**Instructions for the task**
Every line of the material is to be repeated exactly as it stands.

**The data**

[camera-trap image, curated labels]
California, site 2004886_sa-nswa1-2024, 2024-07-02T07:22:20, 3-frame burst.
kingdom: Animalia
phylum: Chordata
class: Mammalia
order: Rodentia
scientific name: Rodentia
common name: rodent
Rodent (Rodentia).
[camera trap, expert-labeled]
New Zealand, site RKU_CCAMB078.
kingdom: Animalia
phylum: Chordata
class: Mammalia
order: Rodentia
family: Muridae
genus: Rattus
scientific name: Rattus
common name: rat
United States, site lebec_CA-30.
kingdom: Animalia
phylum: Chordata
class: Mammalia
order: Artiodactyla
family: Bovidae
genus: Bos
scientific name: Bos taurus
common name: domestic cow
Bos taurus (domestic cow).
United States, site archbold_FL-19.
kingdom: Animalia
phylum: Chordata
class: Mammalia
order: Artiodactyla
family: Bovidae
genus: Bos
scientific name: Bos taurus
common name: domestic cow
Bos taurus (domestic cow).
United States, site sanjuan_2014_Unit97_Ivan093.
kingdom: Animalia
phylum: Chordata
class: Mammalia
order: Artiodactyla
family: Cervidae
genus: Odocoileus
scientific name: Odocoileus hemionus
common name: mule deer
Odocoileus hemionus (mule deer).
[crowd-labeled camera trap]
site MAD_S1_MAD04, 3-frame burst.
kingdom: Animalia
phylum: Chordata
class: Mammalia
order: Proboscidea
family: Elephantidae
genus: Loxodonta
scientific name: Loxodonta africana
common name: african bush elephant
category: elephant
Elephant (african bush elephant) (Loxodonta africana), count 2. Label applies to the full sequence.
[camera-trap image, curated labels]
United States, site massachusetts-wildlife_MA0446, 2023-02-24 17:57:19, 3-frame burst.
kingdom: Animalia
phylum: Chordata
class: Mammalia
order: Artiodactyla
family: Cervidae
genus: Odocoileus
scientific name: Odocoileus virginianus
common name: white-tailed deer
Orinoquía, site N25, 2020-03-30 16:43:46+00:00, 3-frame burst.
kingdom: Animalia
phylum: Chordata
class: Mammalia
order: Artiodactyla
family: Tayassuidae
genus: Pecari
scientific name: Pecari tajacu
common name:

**Task result**
[camera-trap image, curated labels]
California, site 2004886_sa-nswa1-2024, 2024-07-02T07:22:20, 3-frame burst.
kingdom: Animalia
phylum: Chordata
class: Mammalia
order: Rodentia
scientific name: Rodentia
common name: rodent
Rodent (Rodentia).
[camera trap, expert-labeled]
New Zealand, site RKU_CCAMB078.
kingdom: Animalia
phylum: Chordata
class: Mammalia
order: Rodentia
family: Muridae
genus: Rattus
scientific name: Rattus
common name: rat
United States, site lebec_CA-30.
kingdom: Animalia
phylum: Chordata
class: Mammalia
order: Artiodactyla
family: Bovidae
genus: Bos
scientific name: Bos taurus
common name: domestic cow
Bos taurus (domestic cow).
United States, site archbold_FL-19.
kingdom: Animalia
phylum: Chordata
class: Mammalia
order: Artiodactyla
family: Bovidae
genus: Bos
scientific name: Bos taurus
common name: domestic cow
Bos taurus (domestic cow).
United States, site sanjuan_2014_Unit97_Ivan093.
kingdom: Animalia
phylum: Chordata
class: Mammalia
order: Artiodactyla
family: Cervidae
genus: Odocoileus
scientific name: Odocoileus hemionus
common name: mule deer
Odocoileus hemionus (mule deer).
[crowd-labeled camera trap]
site MAD_S1_MAD04, 3-frame burst.
kingdom: Animalia
phylum: Chordata
class: Mammalia
order: Proboscidea
family: Elephantidae
genus: Loxodonta
scientific name: Loxodonta africana
common name: african bush elephant
category: elephant
Elephant (african bush elephant) (Loxodonta africana), count 2. Label applies to the full sequence.
[camera-trap image, curated labels]
United States, site massachusetts-wildlife_MA0446, 2023-02-24 17:57:19, 3-frame burst.
kingdom: Animalia
phylum: Chordata
class: Mammalia
order: Artiodactyla
family: Cervidae
genus: Odocoileus
scientific name: Odocoileus virginianus
common name: white-tailed deer
Orinoquía, site N25, 2020-03-30 16:43:46+00:00, 3-frame burst.
kingdom: Animalia
phylum: Chordata
class: Mammalia
order: Artiodactyla
family: Tayassuidae
genus: Pecari
scientific name: Pecari tajacu
common name:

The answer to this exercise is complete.